60      Une discrimination en raison de la nationalité existerait également en ce qui concerne le délai de présentation des candidatures au poste de secrétaire général du CESE. En effet, même si les candidats de langue allemande, anglaise ou française disposaient d’un délai d’un mois à compter de la publication au Journal officiel de l’avis de vacance litigieux, les autres candidats disposaient d’un délai plus court, car leur prise de connaissance de l’avis serait intervenue après avoir lu l’avis succinct publié au Journal officiel dans leur langue maternelle, lequel renvoie, pour la lecture intégrale du texte de l’avis de vacance litigieux, aux versions allemande, anglaise et française du Journal officiel.

61      La République italienne estime également que la publication au Journal officiel de l’avis de vacance litigieux en trois langues seulement serait contraire aux termes mêmes de l’article 1er, paragraphes 2 et 3, de l’annexe III du statut, de l’article 12 du RAA et de l’article 72, paragraphe 2, du règlement intérieur du CESE.
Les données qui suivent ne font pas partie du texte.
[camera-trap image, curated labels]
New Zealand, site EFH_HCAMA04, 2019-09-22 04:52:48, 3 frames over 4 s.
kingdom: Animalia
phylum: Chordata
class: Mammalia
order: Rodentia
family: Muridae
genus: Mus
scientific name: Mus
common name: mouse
62      La République italienne soutient que la nécessité d’une bonne connaissance de l’anglais ou du français conduirait également à une discrimination flagrante à l’encontre des autres langues, ce qui serait contraire aux principes de non-discrimination et de multilinguisme. Cette exigence produirait, en outre, une discrimination tout aussi manifeste au détriment de tous les ressortissants connaissant, outre leur propre langue, une deuxième et peut-être aussi une troisième, une quatrième et une cinquième langue officielle parmi lesquelles ne se trouvent ni l’anglais ni le français.

63      La République italienne soutient par ailleurs qu’un avis de concours ou un avis de vacance est un texte dont le contenu est exclusivement juridique, par lequel le candidat se fait une idée de ses propres droits et obligations en rapport avec un acte important, tel que la participation à un concours de recrutement dans les institutions. Dès lors, les candidats ayant une connaissance approfondie de l’allemand, de l’anglais ou du français seraient avantagés quant à la lecture d’un avis publié de manière intégrale au Journal officiel dans ces trois langues, par rapport à tout autre candidat n’ayant pas une excellente connaissance d’une de ces trois langues.

64      Le Royaume d’Espagne se range à l’argument invoqué par la République italienne selon lequel la publication au Journal officiel de l’avis de vacance litigieux en trois langues seulement viole l’article 12 CE et ajoute que ce type de publication sélective introduirait un précédent très grave s’il était appliqué à d’autres domaines, car il aurait pour conséquence que seules trois versions linguistiques du Journal officiel seraient fiables et complètes.

65      Le CESE rappelle qu’il appartient à la République italienne de démontrer que la publication au Journal officiel de l’avis de vacance litigieux en trois langues seulement aurait empêché tous les citoyens de l’Union de prendre connaissance de l’existence de l’avis dans des conditions d’égalité ou de non-discrimination et relève qu’aucun élément factuel quant à ce prétendu empêchement n’a été avancé.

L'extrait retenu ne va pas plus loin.